___ Task inputs ___

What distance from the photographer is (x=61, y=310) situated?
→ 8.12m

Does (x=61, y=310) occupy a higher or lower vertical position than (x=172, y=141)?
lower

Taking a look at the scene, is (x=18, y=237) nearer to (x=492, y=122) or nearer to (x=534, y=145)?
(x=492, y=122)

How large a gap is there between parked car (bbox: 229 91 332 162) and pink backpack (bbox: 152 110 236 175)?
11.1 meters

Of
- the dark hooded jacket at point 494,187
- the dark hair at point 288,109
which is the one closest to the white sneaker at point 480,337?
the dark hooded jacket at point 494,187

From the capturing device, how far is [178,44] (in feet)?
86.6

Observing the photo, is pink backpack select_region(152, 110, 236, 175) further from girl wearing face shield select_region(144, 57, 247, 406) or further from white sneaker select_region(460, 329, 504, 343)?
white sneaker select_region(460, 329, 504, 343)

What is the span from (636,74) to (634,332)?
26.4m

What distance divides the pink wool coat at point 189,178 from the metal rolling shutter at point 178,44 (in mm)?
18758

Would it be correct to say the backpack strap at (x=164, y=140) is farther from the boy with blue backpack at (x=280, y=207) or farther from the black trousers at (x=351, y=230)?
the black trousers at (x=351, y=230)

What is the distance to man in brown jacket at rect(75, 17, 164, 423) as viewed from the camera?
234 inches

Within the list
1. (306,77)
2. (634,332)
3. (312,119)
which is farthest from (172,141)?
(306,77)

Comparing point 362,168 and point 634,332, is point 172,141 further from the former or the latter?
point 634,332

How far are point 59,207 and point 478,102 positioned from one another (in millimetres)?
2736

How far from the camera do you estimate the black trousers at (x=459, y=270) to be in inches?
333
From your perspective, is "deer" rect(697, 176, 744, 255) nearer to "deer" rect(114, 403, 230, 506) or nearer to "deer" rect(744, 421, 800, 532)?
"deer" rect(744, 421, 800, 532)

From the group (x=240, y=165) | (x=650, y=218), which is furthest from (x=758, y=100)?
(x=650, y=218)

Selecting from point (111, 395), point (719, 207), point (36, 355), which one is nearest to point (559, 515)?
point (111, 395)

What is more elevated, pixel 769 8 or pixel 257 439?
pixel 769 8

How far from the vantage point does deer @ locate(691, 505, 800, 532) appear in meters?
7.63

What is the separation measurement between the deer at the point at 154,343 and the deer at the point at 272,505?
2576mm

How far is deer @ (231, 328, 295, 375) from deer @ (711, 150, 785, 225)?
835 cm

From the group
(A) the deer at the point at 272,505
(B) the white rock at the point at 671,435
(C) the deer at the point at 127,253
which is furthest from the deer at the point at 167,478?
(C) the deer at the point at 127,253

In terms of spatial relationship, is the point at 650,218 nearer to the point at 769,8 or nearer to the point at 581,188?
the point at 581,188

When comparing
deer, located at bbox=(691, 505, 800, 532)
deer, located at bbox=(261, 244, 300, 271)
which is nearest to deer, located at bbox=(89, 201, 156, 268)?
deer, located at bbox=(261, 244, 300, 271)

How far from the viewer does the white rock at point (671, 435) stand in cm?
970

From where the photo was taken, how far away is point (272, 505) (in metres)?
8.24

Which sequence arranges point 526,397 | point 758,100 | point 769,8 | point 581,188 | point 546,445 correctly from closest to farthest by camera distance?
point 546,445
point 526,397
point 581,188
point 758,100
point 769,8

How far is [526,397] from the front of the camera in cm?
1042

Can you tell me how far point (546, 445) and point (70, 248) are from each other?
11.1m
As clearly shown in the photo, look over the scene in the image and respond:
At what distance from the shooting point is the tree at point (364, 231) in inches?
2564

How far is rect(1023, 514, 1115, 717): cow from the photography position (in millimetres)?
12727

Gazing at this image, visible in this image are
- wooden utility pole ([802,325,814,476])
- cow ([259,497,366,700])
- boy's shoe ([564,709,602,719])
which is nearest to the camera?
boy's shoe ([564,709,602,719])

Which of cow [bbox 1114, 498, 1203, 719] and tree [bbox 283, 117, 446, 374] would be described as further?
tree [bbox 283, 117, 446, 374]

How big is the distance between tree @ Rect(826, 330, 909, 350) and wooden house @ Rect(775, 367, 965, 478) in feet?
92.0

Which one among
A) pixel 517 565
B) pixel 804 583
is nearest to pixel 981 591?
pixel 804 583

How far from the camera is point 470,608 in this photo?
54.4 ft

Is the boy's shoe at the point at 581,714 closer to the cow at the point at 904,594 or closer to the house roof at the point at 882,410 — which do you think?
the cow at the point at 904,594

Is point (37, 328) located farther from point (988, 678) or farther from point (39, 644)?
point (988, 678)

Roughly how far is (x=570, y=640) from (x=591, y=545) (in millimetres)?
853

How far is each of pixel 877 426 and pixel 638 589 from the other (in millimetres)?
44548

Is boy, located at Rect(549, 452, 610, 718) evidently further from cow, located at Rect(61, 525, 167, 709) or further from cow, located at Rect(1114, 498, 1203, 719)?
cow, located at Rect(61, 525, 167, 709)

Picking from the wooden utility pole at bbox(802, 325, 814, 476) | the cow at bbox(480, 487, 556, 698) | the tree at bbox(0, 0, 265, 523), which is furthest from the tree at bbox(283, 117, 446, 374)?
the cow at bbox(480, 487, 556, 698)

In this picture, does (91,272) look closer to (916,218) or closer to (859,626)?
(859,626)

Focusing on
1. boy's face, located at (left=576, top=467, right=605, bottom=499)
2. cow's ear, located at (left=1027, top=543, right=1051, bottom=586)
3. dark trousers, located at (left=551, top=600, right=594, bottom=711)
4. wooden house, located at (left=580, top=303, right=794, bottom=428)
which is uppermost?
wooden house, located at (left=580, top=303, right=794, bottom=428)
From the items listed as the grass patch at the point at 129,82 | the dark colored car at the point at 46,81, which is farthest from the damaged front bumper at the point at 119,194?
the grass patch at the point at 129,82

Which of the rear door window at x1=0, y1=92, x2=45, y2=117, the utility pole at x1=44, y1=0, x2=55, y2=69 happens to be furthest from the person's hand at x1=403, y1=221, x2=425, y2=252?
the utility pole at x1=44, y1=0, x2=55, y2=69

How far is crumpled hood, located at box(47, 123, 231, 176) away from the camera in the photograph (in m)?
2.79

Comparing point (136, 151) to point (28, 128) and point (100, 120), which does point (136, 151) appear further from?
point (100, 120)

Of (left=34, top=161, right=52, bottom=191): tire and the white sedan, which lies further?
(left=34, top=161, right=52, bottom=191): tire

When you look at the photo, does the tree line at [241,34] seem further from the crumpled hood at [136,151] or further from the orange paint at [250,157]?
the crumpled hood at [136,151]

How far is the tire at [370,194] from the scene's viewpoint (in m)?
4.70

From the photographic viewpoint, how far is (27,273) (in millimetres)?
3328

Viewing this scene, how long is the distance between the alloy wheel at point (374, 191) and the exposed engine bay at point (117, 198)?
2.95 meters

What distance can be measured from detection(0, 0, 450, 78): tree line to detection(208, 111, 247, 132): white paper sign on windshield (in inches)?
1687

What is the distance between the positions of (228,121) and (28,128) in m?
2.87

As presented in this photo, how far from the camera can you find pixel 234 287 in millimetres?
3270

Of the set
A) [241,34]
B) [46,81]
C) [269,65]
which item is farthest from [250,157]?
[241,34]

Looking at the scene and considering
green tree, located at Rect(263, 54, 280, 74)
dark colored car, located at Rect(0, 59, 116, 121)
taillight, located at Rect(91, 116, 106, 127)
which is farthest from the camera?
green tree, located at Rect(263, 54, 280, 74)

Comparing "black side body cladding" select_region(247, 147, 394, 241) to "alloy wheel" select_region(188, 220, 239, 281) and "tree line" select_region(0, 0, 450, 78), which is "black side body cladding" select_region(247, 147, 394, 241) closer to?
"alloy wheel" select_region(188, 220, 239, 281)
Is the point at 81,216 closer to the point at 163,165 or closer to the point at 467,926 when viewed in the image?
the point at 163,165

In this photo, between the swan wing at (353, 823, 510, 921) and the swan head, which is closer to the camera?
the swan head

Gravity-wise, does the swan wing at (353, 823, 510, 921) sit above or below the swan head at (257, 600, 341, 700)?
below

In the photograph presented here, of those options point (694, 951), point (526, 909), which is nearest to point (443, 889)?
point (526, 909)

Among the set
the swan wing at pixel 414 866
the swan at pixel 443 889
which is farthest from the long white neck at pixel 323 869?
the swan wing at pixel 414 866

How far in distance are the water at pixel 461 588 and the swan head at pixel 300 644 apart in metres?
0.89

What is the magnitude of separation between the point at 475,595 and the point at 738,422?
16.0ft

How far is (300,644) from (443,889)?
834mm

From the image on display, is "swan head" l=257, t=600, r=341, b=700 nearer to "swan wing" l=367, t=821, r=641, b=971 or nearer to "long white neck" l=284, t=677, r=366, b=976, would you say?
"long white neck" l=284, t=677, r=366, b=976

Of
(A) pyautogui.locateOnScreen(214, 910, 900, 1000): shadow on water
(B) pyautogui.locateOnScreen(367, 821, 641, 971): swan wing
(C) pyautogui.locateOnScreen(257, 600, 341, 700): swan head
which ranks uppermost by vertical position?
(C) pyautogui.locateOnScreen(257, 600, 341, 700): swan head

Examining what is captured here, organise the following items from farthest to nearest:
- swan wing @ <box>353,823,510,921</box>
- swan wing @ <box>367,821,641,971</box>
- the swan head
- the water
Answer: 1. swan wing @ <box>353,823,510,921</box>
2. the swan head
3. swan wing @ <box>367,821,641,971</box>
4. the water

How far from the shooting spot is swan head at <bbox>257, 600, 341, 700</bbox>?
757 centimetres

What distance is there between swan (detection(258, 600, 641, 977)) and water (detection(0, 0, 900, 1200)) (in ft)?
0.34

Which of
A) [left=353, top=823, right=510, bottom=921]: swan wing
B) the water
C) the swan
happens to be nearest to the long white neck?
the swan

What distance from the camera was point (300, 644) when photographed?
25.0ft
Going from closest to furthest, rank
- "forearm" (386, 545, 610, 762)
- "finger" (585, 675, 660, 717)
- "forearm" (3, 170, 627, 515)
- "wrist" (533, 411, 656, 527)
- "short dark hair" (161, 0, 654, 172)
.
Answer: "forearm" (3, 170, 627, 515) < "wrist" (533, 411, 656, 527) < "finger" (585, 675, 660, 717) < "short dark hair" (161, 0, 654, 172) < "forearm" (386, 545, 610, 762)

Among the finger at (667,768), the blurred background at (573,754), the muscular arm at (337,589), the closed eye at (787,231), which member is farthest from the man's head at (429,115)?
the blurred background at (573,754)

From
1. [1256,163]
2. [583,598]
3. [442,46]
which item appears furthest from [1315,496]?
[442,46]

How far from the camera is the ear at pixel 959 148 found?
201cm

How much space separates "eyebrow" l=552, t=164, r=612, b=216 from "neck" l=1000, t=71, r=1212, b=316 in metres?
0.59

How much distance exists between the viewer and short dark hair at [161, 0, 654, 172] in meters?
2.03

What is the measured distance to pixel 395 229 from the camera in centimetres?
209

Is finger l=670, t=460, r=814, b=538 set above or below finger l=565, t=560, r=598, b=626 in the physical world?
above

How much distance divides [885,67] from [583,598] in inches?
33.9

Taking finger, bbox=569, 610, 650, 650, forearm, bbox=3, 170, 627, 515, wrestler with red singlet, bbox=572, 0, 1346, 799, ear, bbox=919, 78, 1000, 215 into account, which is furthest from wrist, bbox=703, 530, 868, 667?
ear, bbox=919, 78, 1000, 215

___

- Set exercise
Which of the lines above contain the word "farther"? Copy each of them in full.

- Answer to this problem
Would it be correct to say the backpack strap at (x=164, y=140) is farther from the boy with blue backpack at (x=280, y=207) or farther from the black trousers at (x=351, y=230)?
Is point (37, 328) located farther from point (988, 678) or farther from point (39, 644)?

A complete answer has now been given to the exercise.